Le remake du week-end algérien
Officiellement donc, les Algériens préfèrent les salaires de Dieu en jeûnant ce mois et en travaillant peu, mais ce sont les patrons et l’économie nationale qui payent. Le débat mettra du temps à être admis, peut-être autant que la question du week-end semi-universel algérien, maintenu décennies de jeudi à vendredi, avec d’énormes pertes pour une économie nationale qui se retrouvait décalée par rapport au samedi/dimanche de l’Occident, client et fournisseur.
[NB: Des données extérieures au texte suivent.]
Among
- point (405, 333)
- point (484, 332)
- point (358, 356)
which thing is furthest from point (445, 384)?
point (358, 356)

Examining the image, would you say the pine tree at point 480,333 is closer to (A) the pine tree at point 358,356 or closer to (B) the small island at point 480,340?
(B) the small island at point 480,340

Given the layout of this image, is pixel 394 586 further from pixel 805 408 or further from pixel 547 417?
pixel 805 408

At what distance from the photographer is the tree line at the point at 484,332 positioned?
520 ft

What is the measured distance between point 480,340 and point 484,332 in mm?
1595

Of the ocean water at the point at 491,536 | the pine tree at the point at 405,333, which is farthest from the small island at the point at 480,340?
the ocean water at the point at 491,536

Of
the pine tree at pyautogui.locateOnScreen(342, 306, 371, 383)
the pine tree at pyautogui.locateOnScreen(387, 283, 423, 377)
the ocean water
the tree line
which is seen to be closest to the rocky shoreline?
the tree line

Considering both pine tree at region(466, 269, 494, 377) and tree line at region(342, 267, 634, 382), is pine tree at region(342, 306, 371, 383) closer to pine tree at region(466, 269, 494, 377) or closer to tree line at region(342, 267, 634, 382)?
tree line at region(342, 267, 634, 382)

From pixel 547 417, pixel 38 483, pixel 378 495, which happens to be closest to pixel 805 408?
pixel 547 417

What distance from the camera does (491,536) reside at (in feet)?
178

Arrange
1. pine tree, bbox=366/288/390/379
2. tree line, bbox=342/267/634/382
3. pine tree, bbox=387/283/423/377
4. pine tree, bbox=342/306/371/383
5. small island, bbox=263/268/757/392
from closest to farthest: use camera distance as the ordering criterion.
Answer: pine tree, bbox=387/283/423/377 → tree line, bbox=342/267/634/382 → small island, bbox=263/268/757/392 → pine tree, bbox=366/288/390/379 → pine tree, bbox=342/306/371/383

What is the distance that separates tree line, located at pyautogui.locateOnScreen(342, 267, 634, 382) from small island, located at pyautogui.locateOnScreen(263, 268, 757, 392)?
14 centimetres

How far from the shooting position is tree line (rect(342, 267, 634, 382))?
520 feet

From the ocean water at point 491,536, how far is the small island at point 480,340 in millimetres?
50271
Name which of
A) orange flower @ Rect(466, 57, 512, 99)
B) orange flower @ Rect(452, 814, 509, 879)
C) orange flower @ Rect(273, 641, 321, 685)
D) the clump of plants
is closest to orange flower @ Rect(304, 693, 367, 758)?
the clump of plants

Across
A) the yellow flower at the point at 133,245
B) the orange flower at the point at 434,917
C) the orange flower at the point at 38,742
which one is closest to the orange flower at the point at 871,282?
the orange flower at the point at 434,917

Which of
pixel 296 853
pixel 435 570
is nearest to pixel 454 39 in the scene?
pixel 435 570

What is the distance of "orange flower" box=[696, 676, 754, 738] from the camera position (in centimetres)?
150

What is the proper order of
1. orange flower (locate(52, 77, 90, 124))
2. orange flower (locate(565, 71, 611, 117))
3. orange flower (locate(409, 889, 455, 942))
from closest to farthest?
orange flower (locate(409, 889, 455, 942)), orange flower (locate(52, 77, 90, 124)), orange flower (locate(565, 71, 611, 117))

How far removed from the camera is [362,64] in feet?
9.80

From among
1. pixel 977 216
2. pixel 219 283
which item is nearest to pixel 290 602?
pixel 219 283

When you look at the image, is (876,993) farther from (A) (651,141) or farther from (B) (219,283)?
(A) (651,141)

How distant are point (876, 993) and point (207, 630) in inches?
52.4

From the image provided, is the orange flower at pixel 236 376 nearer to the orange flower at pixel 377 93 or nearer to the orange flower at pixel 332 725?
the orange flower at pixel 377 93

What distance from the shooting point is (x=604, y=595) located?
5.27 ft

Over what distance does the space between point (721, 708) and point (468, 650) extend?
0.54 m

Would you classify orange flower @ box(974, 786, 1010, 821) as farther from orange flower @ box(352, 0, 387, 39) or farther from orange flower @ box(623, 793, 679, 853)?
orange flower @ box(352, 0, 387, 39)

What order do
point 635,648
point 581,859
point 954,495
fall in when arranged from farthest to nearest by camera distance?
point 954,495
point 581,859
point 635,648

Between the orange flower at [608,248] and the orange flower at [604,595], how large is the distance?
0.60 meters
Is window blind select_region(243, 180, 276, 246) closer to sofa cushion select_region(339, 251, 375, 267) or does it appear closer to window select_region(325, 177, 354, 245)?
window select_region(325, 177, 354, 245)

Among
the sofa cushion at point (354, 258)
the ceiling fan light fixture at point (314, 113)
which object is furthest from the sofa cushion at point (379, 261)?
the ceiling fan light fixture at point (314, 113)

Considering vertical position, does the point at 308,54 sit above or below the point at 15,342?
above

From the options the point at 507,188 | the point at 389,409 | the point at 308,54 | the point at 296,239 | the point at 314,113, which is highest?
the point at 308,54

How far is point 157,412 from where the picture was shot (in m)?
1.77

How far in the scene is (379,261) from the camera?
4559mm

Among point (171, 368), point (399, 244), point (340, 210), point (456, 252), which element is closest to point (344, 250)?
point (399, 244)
Combien avait coûté ce week-end algérien, appliqué depuis 1976, à l’économie? On ne sait pas bien. Des chiffres ont été publiés, mais ils restent invérifiables: de 700.000 euros à 3,5 millions par jour, ce qui représente environ 350 à 490 millions d’euros de pertes par an.
«D’autres estimations de la Société financière internationale (SFI, filiale de la Banque mondiale) indiquent que l’Algérie perd chaque année près d’un milliard de dollars pour cause de décalage entre le congé hebdomadaire local et le week-end universel», indique Algérie360.
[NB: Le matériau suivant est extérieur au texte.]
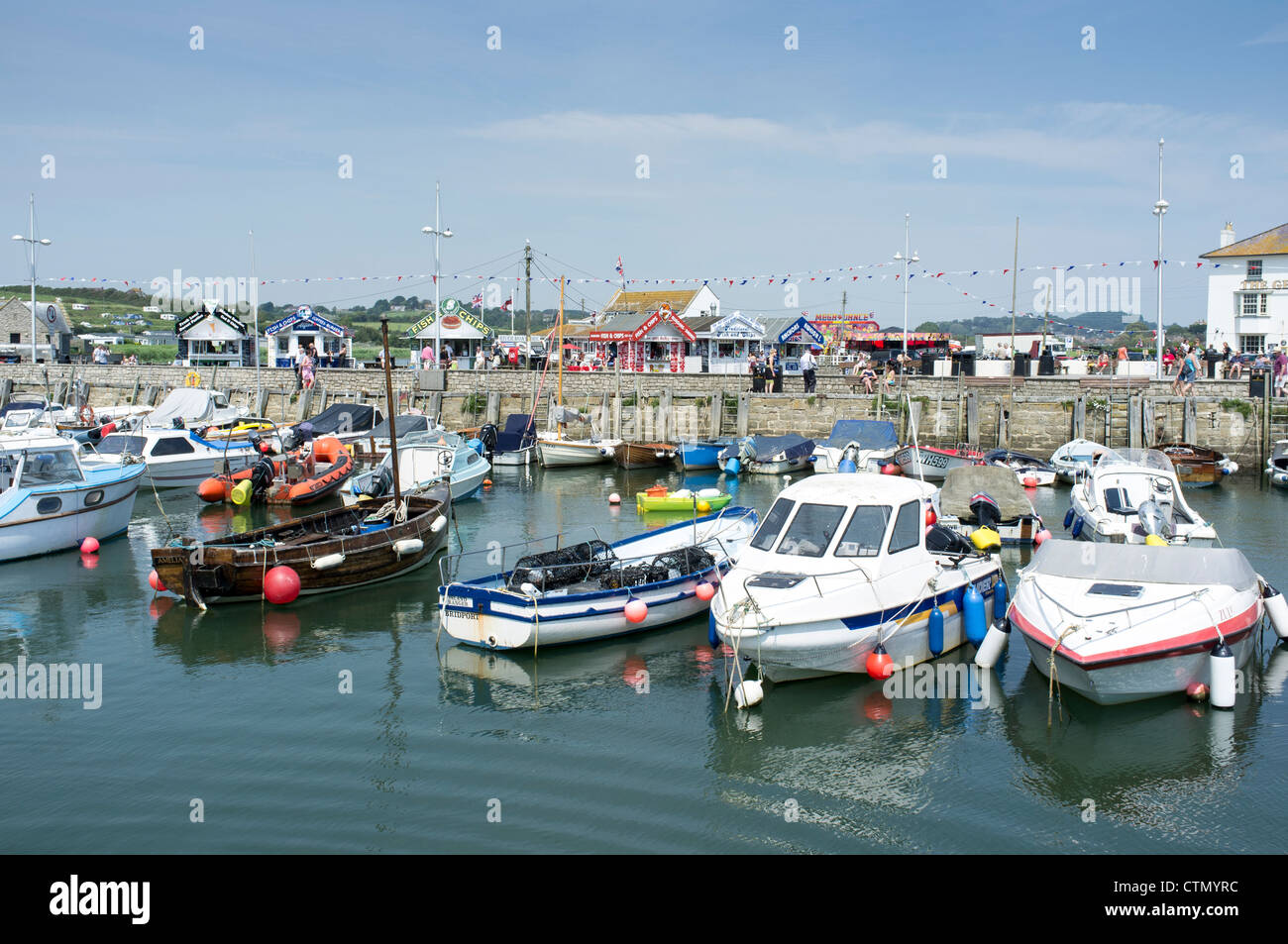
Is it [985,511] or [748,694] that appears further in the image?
[985,511]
C’est dire que pour le ramadan, on n’en saura rien pour le moment.
Et ailleurs?
Comment font les autres pays arabes ou musulmans? Dans la Tunisie de Ben Ali, la question était réglée par une laïcisation forcée de la vie publique et par une solution qui date de l’époque du président Bourguiba (1957-1987):
«L'horaire administratif d'été pour les agents de l'Etat, des collectivités locales et des établissements publics à caractère administratif est fixé comme suit par le Premier ministère: De 8h à 14h pour la période allant du mercredi 1er juillet 2009 jusqu'à l'avènement du mois de Ramadan.»
Débat clos. Au Maroc, la question du coût du ramadan semble être moins taboue. La presse en parle et tente de sensibiliser. Des blagues circulent. Un malin interroge un autre sur le nombre d’années jeûnées par les musulmans depuis l’avènement de l’Islam:
«A peu près 140 ans sur 14 siècles», répond le patient mathématicien.
«C’est le retard que nous avons sur l’Occident», rétorque son amie.